What is required: Exclude the images, then return every line below exactly as written.

Data block:
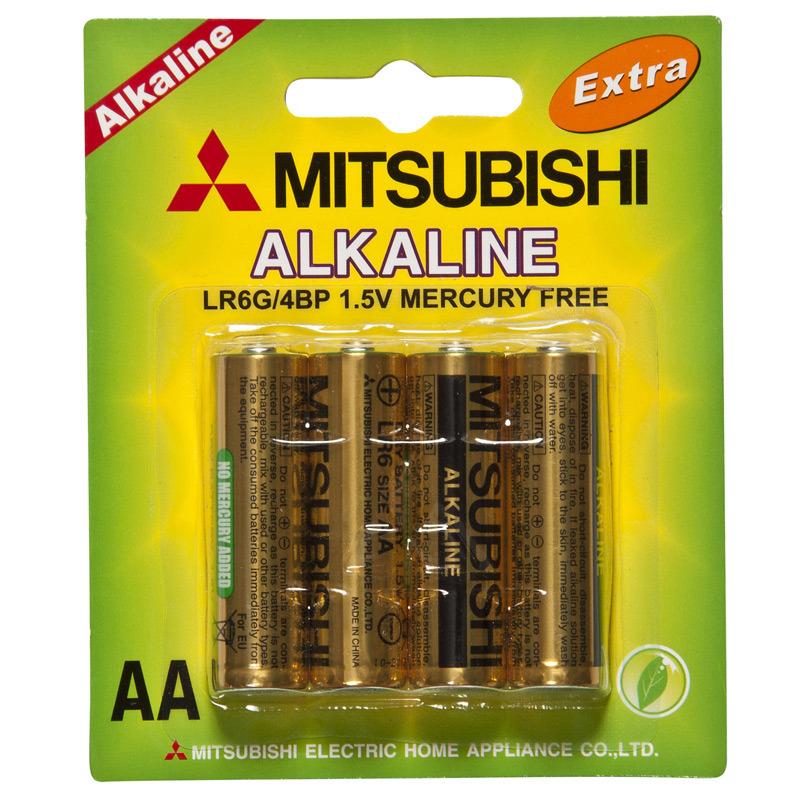 Pile alcaline 1 5v de lr6 aa mitsubishi dry pile alcaline - Pile 1 5v ...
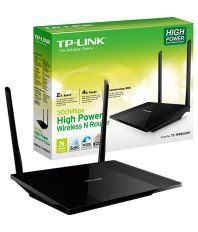 TP-LINK High Power Wireless N Router Wr841hp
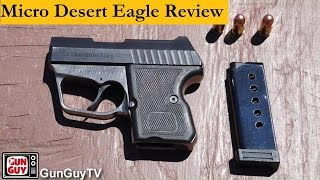 Nonton Is The Micro Desert Eagle  380 A Good Gun For Concealed Carry  Film Subtitle Indonesia Streaming Movie Download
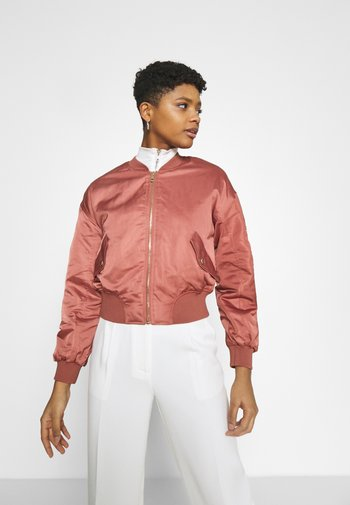 SPRING  - Bomber Jacket - withered rose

Solution for this exercise:
 Pile alcaline 1 5v de lr6 aa mitsubishi dry pile alcaline - Pile 1 5v ...
 TP-LINK High Power Wireless N Router Wr841hp
 Nonton Is The Micro Desert Eagle  380 A Good Gun For Concealed Carry  Film Subtitle Indonesia Streaming Movie Download
 SPRING  - Bomber Jacket - withered rose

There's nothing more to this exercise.